For the most part Hannah’s labor involves swapping out the small engines entirely, rebuilding sometimes works, but a struggle is finding parts.
“Right now, everything is so back ordered and delayed, ever since Covid,” explained Hannah.
That and price increases make it a trial to get the repairs done quickly, but also affordably. He shared, “I’m not looking to get rich from this job, I’ve been there and done that, and it wasn’t that fun. Really, I just want to help these people out, they pay what they can, usually it's donation based. God’s just using me to minister to these people with the talents he’s given me.”
Few people work on these types of motors, especially out of in rural Mineral County. Fellow St. Regis local, Frank Smith, for years had helped fix residents small engine troubles.
But Hannah mentioned, “Frank sure was glad when I came to town and heard I work on ‘em. It’s just hard for him to keep up with all of it anymore.”
Aside from Hannah’s new business, the closest repair shops are in Missoula, or Lolo, and the hourly rate for labor is steep.
With so many new customers from Saltese to Superior, Hannah’s work load is constant. Enough so that he acquired an apprentice to help with repairs in the shop, a student from St. Regis High School, Alex Henry.
Hannah said, “Alex came to me and said he wanted to learn how to work on small engines, so I said you can come work for me. The first month will be unpaid while you train, and this past week he got his first paycheck, and is doing repairs all on his own now, making part orders, and communicating with customers.”
Providing that kind of learning opportunity is extremely rewarding to Hannah, who raised 9 children, and has over 30 grandkids.
Learning how to work with one’s hands, and developing the ability to restore something is such a valuable skill anymore and sorely missing in this digital and electronic age.
Hannah’s slogan for his business is, “If I can’t fix it, it doesn’t need fixing.”
That confident guarantee does bring about the one downside to his line of work however; dealing with sour customers.

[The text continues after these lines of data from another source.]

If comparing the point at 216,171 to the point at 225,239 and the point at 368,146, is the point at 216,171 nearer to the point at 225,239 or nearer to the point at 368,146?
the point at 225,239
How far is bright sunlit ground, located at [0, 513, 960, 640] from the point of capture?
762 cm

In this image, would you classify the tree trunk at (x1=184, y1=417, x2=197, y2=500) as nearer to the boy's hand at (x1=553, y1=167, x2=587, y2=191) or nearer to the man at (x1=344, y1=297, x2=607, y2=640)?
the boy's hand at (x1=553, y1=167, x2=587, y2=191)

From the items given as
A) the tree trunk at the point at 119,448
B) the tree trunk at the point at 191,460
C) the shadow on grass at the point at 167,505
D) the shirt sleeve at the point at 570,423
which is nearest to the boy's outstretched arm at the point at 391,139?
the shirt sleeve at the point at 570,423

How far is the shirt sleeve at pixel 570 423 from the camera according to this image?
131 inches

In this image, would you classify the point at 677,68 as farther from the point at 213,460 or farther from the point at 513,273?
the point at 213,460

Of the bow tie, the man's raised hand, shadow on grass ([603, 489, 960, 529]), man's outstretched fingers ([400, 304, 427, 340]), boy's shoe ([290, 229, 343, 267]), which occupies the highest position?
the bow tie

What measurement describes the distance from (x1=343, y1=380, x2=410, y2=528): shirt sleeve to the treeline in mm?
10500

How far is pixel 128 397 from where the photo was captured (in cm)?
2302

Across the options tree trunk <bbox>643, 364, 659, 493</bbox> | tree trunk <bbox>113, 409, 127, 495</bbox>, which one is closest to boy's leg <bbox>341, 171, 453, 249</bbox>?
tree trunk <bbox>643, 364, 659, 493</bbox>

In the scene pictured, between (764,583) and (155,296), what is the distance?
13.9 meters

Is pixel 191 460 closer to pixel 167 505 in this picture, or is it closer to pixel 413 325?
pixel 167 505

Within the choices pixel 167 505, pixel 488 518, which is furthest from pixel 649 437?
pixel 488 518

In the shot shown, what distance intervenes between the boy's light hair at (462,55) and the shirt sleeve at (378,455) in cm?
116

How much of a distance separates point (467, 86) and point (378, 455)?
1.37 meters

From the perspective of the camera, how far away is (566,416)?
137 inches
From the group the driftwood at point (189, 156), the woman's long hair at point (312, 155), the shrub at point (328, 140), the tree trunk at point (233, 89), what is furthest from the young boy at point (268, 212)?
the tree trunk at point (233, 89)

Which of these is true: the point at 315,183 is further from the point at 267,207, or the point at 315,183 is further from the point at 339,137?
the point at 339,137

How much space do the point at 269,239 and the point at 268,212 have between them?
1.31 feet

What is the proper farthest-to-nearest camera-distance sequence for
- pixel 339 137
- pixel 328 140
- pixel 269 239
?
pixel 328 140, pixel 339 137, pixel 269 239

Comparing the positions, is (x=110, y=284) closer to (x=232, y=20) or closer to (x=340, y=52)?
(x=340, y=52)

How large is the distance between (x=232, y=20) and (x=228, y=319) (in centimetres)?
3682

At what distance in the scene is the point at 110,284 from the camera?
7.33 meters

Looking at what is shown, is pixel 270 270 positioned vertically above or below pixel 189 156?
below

Hannah chuckled,
“Every so often I’ll get something dropped off and you just know this thing aint gonna run again, its dead, and they know it. I try messing with it for a few days, call them up and tell them the prognosis, and they get mad. ‘Aren’t you supposed to know how to fix it?”
Well yes, he does, and some things just can’t be fixed.
With firewood season ahead, he anticipates many chainsaw jobs in the near future. Hannah’s Small Engine Repair is located in St. Regis, for help call 208-659-6423.